APPLY TO SAIL: EXPEDITION 378 SOUTH PACIFIC PALEOGENE CLIMATE

The International Ocean Discovery Program (IODP) is now accepting applications for scientific participants on Expedition 378 South Pacific Paleogene Climate, aboard the JOIDES Resolution. For more information about the expedition science objectives and implementation plan, watch a replay of the web-based informational seminar that was held on 28 August 2017 (click here to access).

Expedition 378 will investigate the record of Cenozoic climate and oceanography through a drilling transect in the far southern Pacific Ocean. In particular, it will target sediments deposited during the very warm Late Paleocene and Early Eocene including the Paleocene-Eocene boundary, as well as the Eocene-Oligocene transition to investigate how the Eocene earth maintained high global temperatures and high heat transport to the polar regions despite receiving near modern levels of solar energy input. Investigation of the recovered sediments also will constrain the subpolar Pacific climate, oceanographic structure, and biogeochemical cycling of much of the Cenozoic.
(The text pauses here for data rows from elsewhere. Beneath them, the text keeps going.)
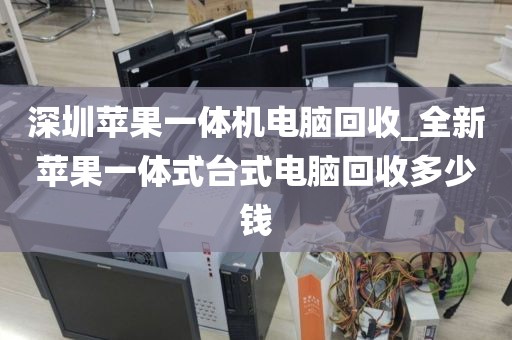 深圳苹果一体机电脑回收_全新苹果一体式台式电脑回收多少钱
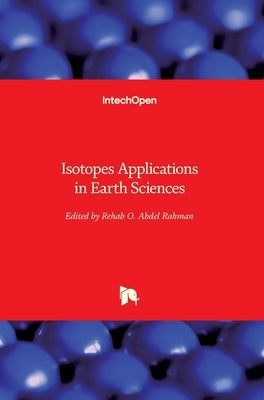 Isotopes Applications in Earth Sciences by Abdel Rahman, Rehab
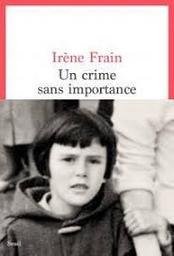 Un crime sans importance | Frain, Irène. Auteur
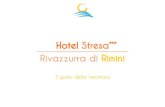 Hotel Stresa Rivazzurra di Rimini€¦ · L'Hotel Stresa è un luogo speciale dove gli ospiti potranno godere il mare in tranquillità e scegliere tra le centinaia di offerte di svago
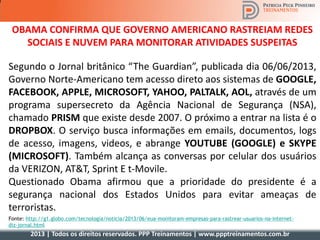 2013 | Todos os direitos reservados. PPP Treinamentos | www.ppptreinamentos.com.br
OBAMA CONFIRMA QUE GOVERNO AMERICANO RASTREIAM REDES
SOCIAIS E NUVEM PARA MONITORAR ATIVIDADES SUSPEITAS
Segundo o Jornal britânico “The Guardian”, publicada dia 06/06/2013,
Governo Norte-Americano tem acesso direto aos sistemas de GOOGLE,
FACEBOOK, APPLE, MICROSOFT, YAHOO, PALTALK, AOL, através de um
programa supersecreto da Agência Nacional de Segurança (NSA),
chamado PRISM que existe desde 2007. O próximo a entrar na lista é o
DROPBOX. O serviço busca informações em emails, documentos, logs
de acesso, imagens, videos, e abrange YOUTUBE (GOOGLE) e SKYPE
(MICROSOFT). Também alcança as conversas por celular dos usuários
da VERIZON, AT&T, Sprint E t-Movile.
Questionado Obama afirmou que a prioridade do presidente é a
segurança nacional dos Estados Unidos para evitar ameaças de
terroristas.
Fonte: http://g1.globo.com/tecnologia/noticia/2013/06/eua-monitoram-empresas-para-rastrear-usuarios-na-internet-
diz-jornal.html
These sediments will be used to characterize water masses, deep and shallow ocean temperature, latitudinal temperature gradients, the strength of upwelling, and the strength of the zonal winds to study both the atmospheric and oceanic climatic subsystems.
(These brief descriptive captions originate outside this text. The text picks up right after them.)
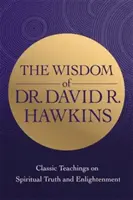 La saggezza del dottor David R. Hawkins - Insegnamenti classici sulla verità spirituale e l'illuminazione - Wisdom of Dr. David R. Hawkins - Classic Teachings on Spiritual Truth and Enlightenment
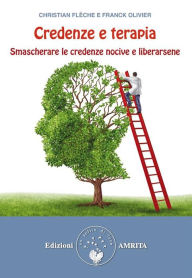 Title: Credenze e terapia: Smascherare le credenze nocive e liberarsene, Author: Christian Flèche e Franck Olivier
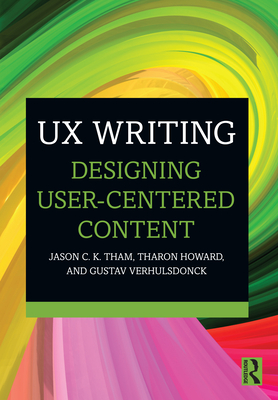 UX Writing: Designing User-Centered Content Cover Image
The planned drilling strategy also will target a continuous sedimentary record at DSDP Site 277 by redrilling a previously spot-cored, classic Paleogene high latitude site. This will provide a crucial, continuous record of the shallow subantarctic South Pacific from the Paleocene to late Oligocene.
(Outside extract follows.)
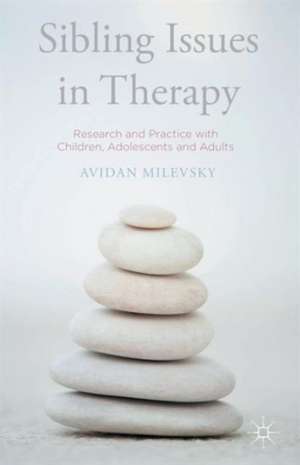 Sibling Issues in Therapy: Research and Practice with Children, Adolescents and Adults de Avidan Milevsky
This expedition in the South Pacific Ocean is critical to contribute to global reconstructions of the early Cenozoic since appropriate high-latitude records are unobtainable in the Northern Hemisphere of the Pacific. The drilling strategy optimizes the recovery of Paleogene carbonates buried under red clay sequences at present latitudes of 50°S to permit a full range of paleoceanographic proxy-based investigations.

This expedition will also constrain (a) the Southern Ocean CCD history, (b) the record of Antarctic ice cover for the Paleogene through IRD characterization, (c) the development of the Antarctic Circumpolar Current, (d) the poleward extent of the low-productivity sub-tropical gyre, (e) the position of the polar front, (f) sea-surface temperatures and thermal gradients, (g) the breadth and intensity of the high-productivity zone associated with these oceanographic features, (h) the water masses formed in the sub-polar region, (i) the zonal winds and how they relate to oceanic surface circulation, and (j) document the changes in these systems as climate evolves from the warm early Eocene to the cold Antarctic-influence system of the Oligocene.

The expedition will take place from 14 October through 14 December 2018.

Opportunities exist for researchers (including graduate students) in all shipboard specialties, including but not limited to sedimentologists, micropaleontologists, paleomagnetists, inorganic/organic geochemists, petrologists, petrophysicists, microbiologists, and borehole geophysicists.

U.S.-affiliated scientists interested in participating in this expedition should apply to sail through the U.S. Science Support Program. The deadline to apply is September 15, 2017.